Sunday, 15 March 2015

Call for free social care for those at the 'end of life'.

Each year around 500,000 people die in England and Wales. In 2013, approximately 80% of those who died were people aged over 65. One third of all deaths are people aged 85 and over, but only 15% of those who receive specialist palliative care are in this age group.

In a report published today, the Health Select Committee of the House of Commons recommends that social care should be free in end of life situations.

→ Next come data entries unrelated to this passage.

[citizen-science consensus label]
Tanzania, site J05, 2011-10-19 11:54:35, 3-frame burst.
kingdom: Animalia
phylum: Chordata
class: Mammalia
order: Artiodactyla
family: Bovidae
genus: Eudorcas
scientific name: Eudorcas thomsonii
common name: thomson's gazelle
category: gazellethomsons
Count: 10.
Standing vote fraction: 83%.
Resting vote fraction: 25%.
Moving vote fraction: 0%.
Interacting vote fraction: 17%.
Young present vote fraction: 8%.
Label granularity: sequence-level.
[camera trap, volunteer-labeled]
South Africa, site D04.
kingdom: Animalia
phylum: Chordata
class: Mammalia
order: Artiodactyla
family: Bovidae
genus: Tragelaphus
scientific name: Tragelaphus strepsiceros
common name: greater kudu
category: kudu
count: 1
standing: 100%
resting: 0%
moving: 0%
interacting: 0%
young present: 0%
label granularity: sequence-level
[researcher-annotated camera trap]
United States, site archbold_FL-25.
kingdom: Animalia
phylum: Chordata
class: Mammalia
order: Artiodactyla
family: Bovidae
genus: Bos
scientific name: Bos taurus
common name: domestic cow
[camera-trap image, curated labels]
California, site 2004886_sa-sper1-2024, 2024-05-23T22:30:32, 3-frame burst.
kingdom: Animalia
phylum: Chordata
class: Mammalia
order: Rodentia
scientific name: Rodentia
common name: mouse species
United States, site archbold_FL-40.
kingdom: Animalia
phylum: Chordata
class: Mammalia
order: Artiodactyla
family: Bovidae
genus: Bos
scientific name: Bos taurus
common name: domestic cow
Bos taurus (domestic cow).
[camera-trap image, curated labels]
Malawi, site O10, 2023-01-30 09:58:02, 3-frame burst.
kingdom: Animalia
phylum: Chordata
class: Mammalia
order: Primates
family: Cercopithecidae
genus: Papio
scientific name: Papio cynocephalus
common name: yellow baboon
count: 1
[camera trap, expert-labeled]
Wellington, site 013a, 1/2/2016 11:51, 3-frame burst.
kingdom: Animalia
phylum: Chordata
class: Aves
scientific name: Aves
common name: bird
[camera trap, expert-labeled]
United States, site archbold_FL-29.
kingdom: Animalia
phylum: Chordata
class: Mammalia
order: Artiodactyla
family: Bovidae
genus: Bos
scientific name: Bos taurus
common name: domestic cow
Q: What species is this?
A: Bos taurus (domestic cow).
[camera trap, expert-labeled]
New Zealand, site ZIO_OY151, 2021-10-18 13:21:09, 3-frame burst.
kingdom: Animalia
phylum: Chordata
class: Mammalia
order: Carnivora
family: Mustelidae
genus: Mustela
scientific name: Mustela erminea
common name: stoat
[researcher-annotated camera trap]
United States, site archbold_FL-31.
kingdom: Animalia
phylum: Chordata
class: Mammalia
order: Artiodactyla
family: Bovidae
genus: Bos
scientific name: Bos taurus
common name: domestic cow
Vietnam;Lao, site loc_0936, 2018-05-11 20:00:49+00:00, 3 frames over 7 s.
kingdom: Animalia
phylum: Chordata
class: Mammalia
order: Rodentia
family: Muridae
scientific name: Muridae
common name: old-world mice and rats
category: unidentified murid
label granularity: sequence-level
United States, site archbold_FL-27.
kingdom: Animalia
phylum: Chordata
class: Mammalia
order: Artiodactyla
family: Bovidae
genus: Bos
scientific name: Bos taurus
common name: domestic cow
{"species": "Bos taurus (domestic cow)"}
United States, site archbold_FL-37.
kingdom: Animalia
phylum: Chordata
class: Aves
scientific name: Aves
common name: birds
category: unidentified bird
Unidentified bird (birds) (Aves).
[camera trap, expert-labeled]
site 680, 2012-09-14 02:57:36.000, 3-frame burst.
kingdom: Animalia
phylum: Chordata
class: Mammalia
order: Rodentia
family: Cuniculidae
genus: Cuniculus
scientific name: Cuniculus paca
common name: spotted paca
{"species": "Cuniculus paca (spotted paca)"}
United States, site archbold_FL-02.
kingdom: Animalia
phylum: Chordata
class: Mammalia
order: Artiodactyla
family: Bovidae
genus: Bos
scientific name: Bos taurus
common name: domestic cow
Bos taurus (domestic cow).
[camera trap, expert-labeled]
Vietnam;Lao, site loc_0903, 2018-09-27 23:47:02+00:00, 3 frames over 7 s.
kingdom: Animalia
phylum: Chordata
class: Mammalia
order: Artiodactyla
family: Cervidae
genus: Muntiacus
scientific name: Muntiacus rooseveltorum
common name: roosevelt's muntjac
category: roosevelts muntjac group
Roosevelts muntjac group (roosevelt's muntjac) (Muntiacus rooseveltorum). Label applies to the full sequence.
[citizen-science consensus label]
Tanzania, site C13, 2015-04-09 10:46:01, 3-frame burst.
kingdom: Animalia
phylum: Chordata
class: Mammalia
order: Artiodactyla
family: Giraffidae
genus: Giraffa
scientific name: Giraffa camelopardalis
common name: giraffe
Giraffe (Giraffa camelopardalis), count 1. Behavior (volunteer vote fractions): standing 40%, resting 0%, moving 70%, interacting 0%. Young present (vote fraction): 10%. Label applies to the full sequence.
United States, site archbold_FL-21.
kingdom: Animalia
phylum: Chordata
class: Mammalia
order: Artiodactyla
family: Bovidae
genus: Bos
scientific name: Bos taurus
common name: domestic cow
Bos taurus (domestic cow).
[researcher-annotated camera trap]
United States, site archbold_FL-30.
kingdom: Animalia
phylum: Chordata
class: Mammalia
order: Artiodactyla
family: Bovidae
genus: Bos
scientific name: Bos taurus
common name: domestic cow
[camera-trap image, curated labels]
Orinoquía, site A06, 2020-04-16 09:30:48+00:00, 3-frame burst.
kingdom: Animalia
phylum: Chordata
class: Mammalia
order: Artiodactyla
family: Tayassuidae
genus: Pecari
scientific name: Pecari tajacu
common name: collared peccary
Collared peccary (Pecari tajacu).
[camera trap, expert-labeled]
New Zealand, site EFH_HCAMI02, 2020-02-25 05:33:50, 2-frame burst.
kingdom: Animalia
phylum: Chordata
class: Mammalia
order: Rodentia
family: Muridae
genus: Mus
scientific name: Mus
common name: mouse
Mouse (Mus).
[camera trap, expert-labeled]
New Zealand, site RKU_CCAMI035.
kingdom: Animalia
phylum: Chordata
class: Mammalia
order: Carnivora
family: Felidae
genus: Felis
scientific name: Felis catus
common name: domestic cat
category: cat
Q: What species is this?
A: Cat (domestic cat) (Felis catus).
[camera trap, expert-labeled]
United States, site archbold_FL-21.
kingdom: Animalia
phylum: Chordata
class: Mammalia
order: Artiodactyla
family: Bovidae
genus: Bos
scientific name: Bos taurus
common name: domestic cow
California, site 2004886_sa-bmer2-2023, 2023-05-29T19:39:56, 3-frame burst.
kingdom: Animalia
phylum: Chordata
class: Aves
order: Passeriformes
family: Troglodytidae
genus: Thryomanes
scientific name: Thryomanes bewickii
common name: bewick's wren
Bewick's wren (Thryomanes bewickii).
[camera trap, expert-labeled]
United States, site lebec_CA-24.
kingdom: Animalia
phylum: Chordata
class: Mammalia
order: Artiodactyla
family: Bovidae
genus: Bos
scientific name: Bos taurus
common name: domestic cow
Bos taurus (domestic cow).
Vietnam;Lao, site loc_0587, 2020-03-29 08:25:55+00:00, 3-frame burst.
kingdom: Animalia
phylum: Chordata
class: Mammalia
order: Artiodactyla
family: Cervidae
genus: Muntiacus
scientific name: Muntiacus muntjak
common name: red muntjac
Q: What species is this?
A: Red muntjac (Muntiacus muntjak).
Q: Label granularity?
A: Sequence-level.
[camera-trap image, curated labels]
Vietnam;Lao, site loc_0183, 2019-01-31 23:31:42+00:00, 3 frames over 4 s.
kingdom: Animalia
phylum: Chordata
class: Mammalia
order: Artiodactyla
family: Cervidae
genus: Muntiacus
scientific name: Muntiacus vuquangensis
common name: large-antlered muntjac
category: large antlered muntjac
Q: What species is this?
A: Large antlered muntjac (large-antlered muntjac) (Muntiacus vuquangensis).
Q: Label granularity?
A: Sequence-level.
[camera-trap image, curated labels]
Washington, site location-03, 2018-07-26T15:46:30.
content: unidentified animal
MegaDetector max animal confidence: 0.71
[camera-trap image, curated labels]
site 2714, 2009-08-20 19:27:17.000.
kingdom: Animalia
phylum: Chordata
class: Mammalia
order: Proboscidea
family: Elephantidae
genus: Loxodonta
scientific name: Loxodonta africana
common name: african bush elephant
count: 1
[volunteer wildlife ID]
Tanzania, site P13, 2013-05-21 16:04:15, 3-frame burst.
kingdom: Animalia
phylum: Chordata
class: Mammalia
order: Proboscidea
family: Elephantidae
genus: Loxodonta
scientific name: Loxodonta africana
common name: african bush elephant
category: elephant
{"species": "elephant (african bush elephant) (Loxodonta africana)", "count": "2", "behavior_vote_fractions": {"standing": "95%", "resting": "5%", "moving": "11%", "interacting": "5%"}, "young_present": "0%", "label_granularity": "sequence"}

The report looks at the state of end of life care since the independent Review of the Liverpool Care Pathway, chaired by Baroness Neuberger,  and finds great variation in quality and practice across both acute and community settings.  They call for round-the-clock access to specialist palliative care in acute community settings saying this "would greatly improve the way that people with life-limiting conditions and their families and carers are treated, especially if there were opportunities to share their expertise with other clinicians."

This is a key ingredient of proving effective, person centred care with dignity and understanding. Those cared for come with individual histories and wishes.  The care must be centred on the person and the expertise of all the involved  should be more equitably available to people with a non-cancer diagnosis, older people and those with dementia, for whom early identification and sensitive discussion and documentation of their wishes is also important.

The question of when and how it is determined that a person is in an 'end of life' situation  and how best this can be discussed is difficulty. The reports calls for all staff providing palliative and end of life care to people with life limiting conditions to receive training in advance care planning, including the different models and forms that are available and their legal status.

They make the point that most people who express a preference, would like to die at home but that is also made more difficult by the shortfall in community nurses and specialist outreach palliative care.

The large majority of deaths follow a period of chronic illness such as heart disease, cancer, stroke, chronic respiratory disease, neurological disease or dementia. Most deaths (53%) occur in NHS hospitals, with around 21% occurring at home, 18% in care homes, 5% in hospices and 3% elsewhere.  This is despite the fact that 63% of people say that they would prefer to die at home, while 29% would prefer to die in a hospice.

Hospital was found to be the least preferred place of death in a study carried out by the Cicely Saunders Institute. Other sources put the figure for home as the preferred place of death even higher: ComRes polling for the Dying Matters Coalition in April 2014 showed that 72% of people would want to die at home. Macmillan Cancer Support cite evidence that shows that 85% of people who die in hospital would have preferred to die in another setting.  People do change their minds however and the stated preferred place of death may change as death approaches.

Social care should be more flexible and coordinated to meet patients wishes as best as possible.

The key recommendation is that free social care at the end of life should be provided to ensure that no one dies in hospital for want of a social care support in the best environment that meets the wishes of the person whose life is coming to an end.